Das Bürgerliche Gesetzbuch (BGB) legt fest, dass jedes Kind das Recht auf Umgang mit jedem Elternteil hat.
Demnach ist jeder Elternteil – Vater und Mutter – zum Umgang verpflichtet und gleichzeitig berechtigt (§ 1684 BGB). Das Umgangsrecht, umgangssprachlich auch Besuchsrecht, besteht bereits für Säuglinge und erstreckt sich bis zur Volljährigkeit des Kindes.
Inhalt
FAQ: Umgangsrecht
Das Umgangsrecht beinhaltet zum Beispiel den persönlichen Kontakt und den Anspruch auf Auskunft über die persönlichen Verhältnisse des Kindes. Hier lesen Sie mehr dazu.
Nach einer Trennung bzw. Schreidung gibt es beim Umgangsrecht meist zwei Modelle: Wechselmodell oder Residenzmodell.
Wird Ihnen das Umgangsrecht verwehrt, können Sie das Jugendamt oder ein Familiengericht einschalten.
Was umfasst das Umgangsrecht?
Maßstab für das Umgangsrecht ist das Kindeswohl.

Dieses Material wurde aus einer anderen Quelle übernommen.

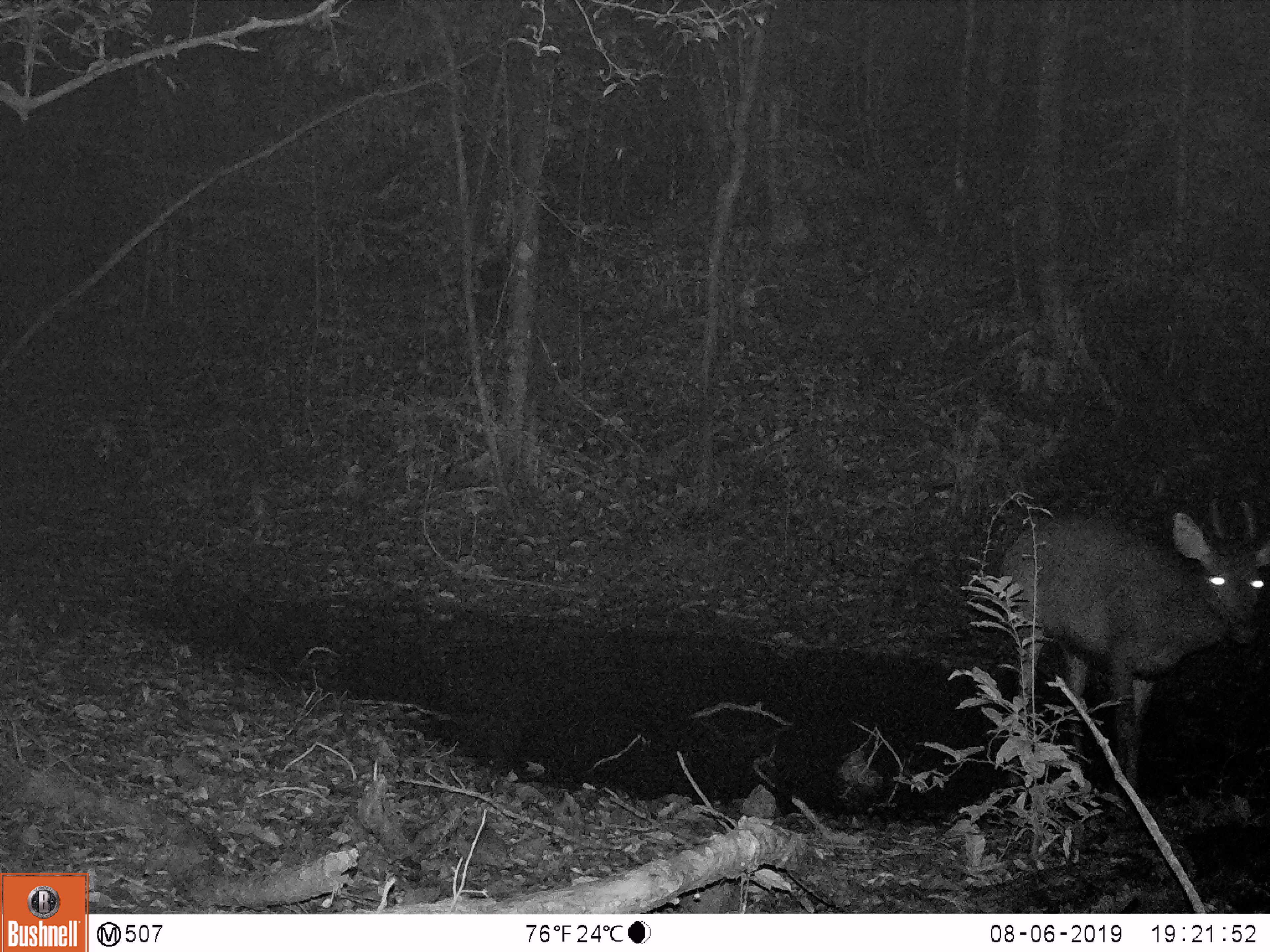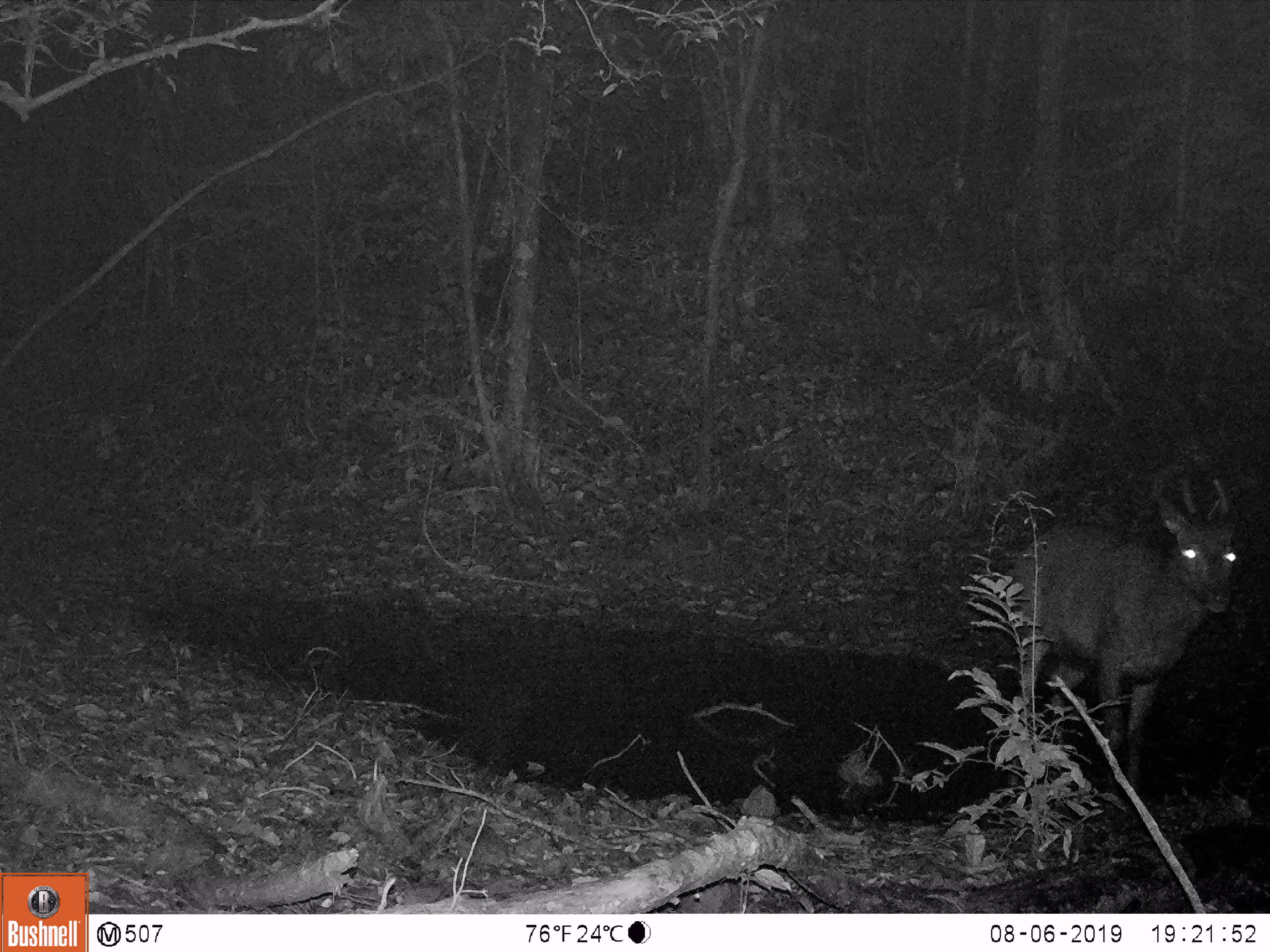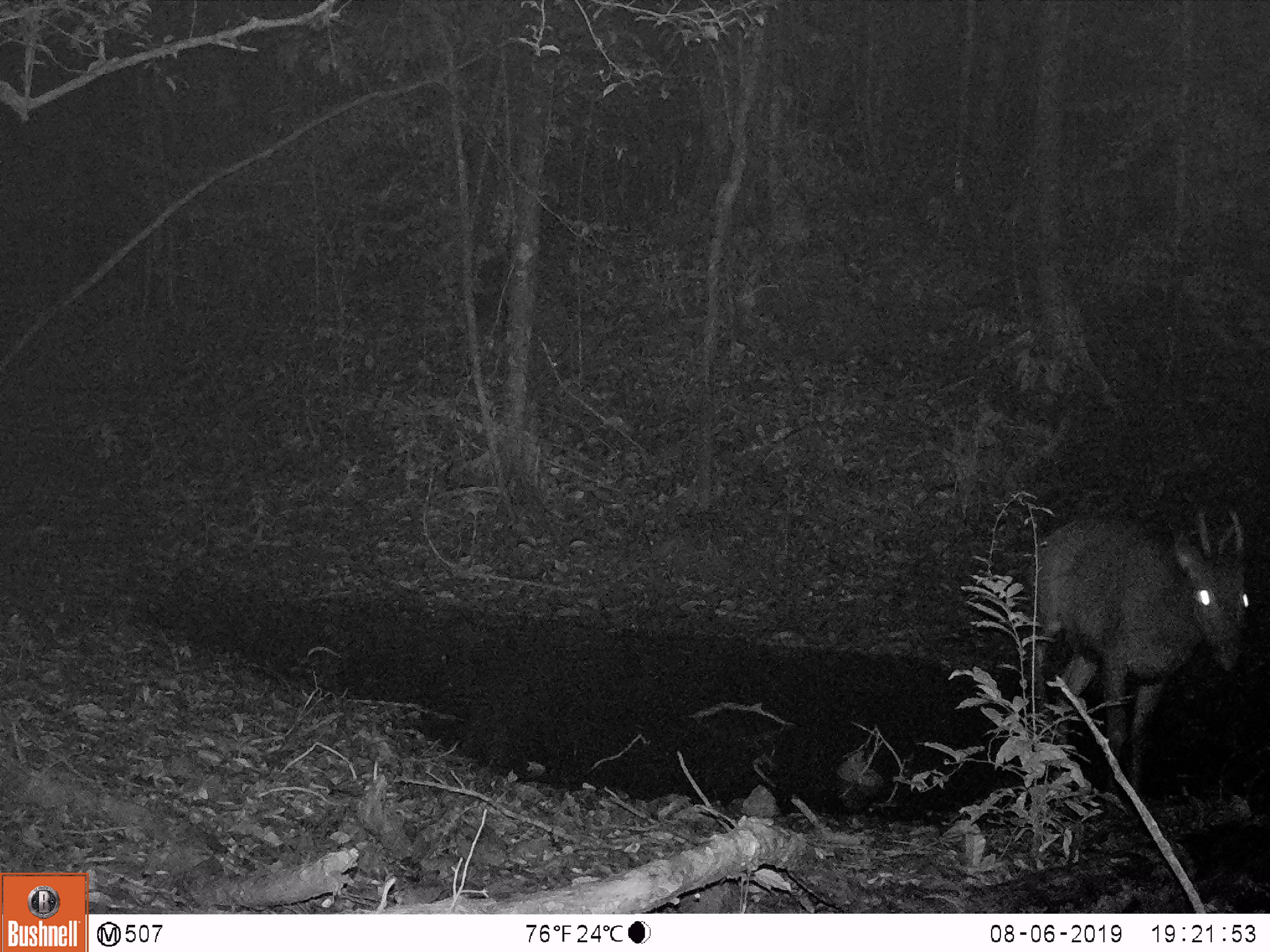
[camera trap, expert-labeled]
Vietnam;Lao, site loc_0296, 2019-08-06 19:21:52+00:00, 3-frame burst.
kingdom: Animalia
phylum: Chordata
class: Mammalia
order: Artiodactyla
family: Cervidae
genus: Rusa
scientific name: Rusa unicolor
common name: sambar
Sambar (Rusa unicolor). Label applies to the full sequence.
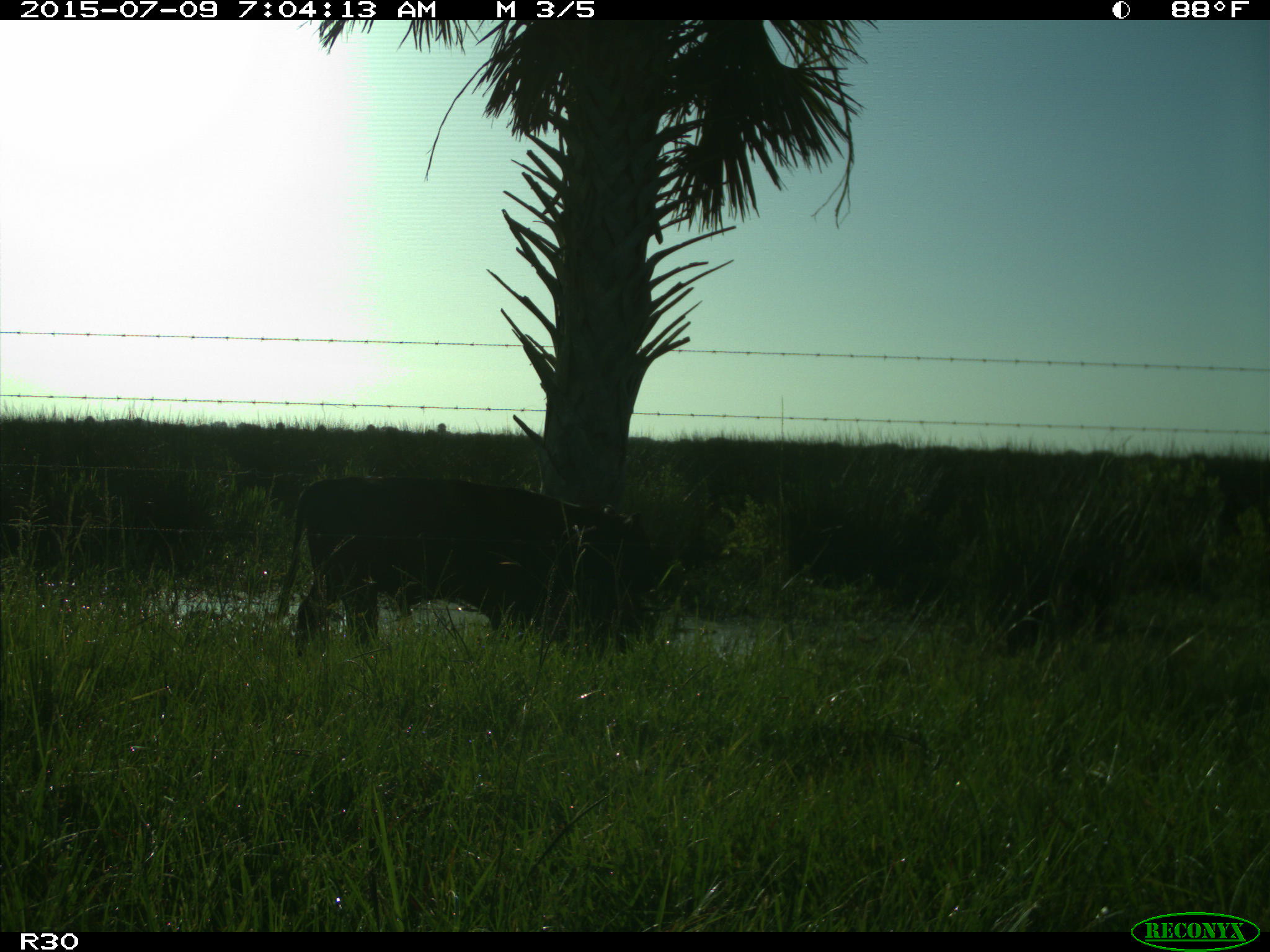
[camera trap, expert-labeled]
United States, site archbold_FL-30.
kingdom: Animalia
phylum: Chordata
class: Mammalia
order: Artiodactyla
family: Bovidae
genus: Bos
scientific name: Bos taurus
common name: domestic cow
Bos taurus (domestic cow).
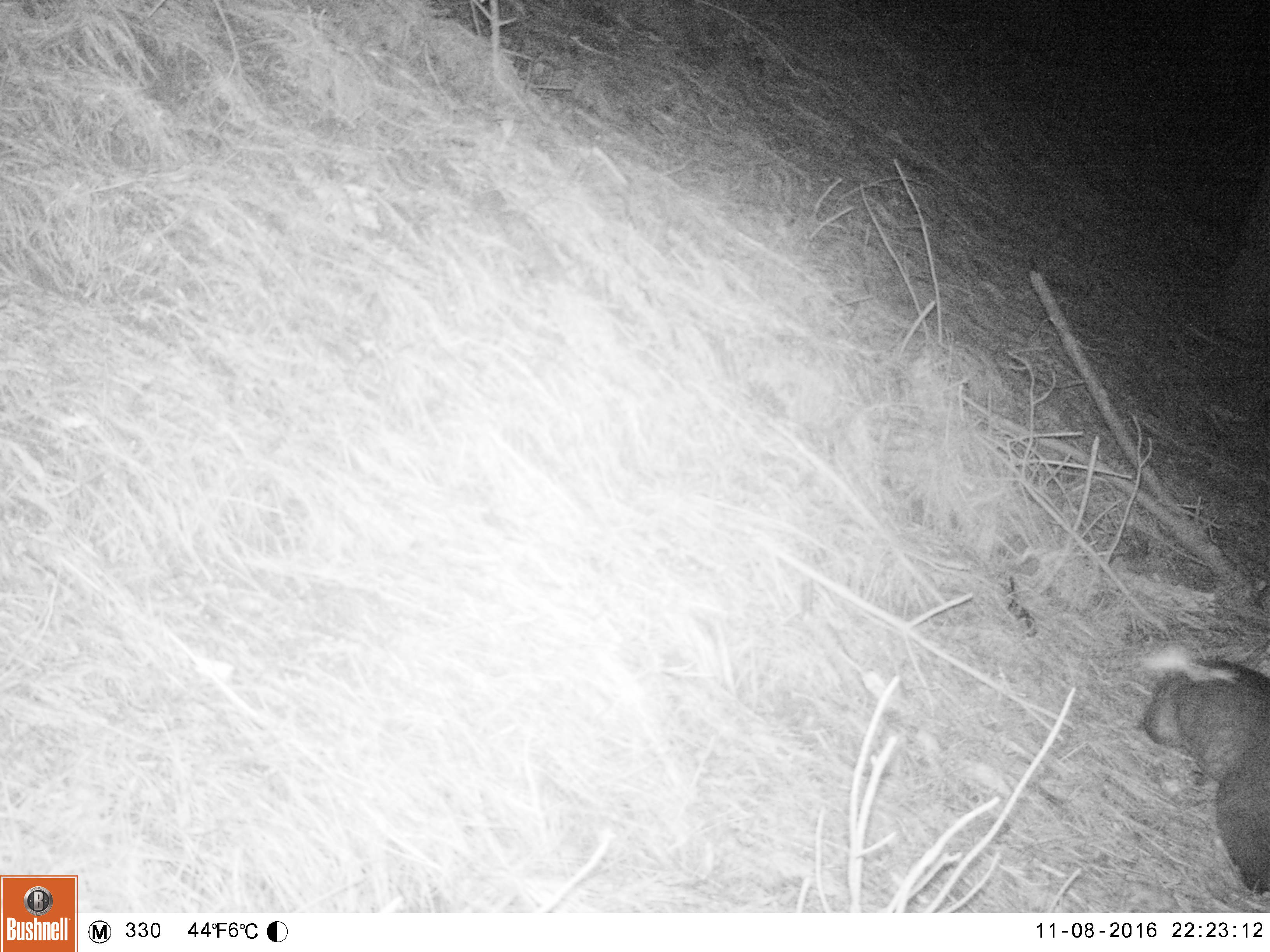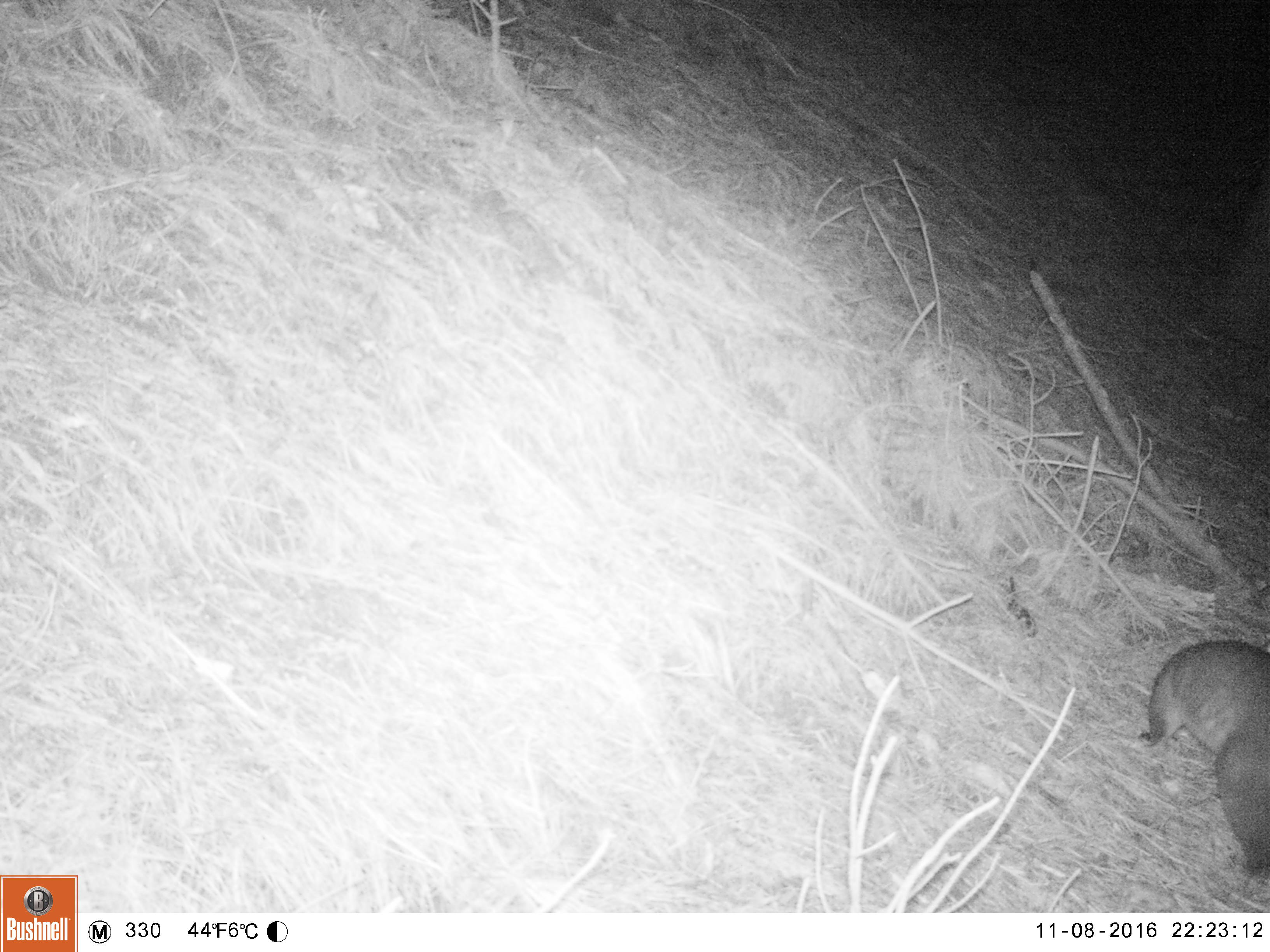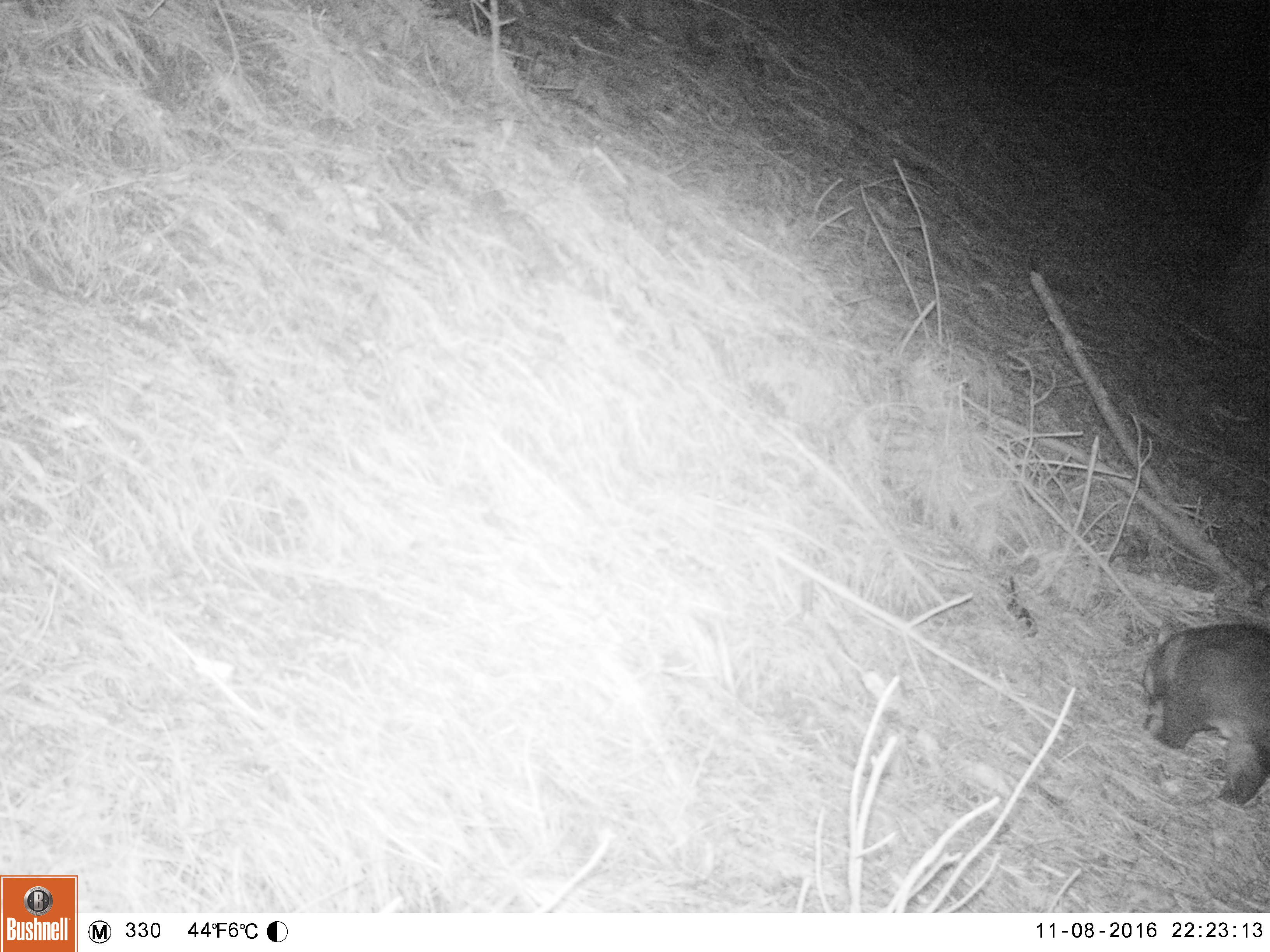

Dies ist im Grundgesetz verankert:
(2) Pflege und Erziehung der Kinder sind das natürliche Recht der Eltern und die zuvörderst ihnen obliegende Pflicht. (Artikel 6 Abs. 2 Satz 1 GG).
Damit ist das Umgangsrecht in der Verfassung niedergeschrieben und geschützt. Neben dem Recht und der Pflicht, das Kind zu sehen, muss jeder Elternteil die Entwicklung und das Wohlergehen fördern und die Verbundenheit zwischen Eltern und Kind pflegen. Dazu zählen:
- der persönliche Kontakt, einschließlich des gemeinsamen Urlaubs
- der Kontakt per Telefon, SMS, E-Mail und Briefpost
- das Recht, das Kind zu beschenken
- der Anspruch auf Auskunft über die persönlichen Verhältnisse des Kindes (§ 1686 BGB)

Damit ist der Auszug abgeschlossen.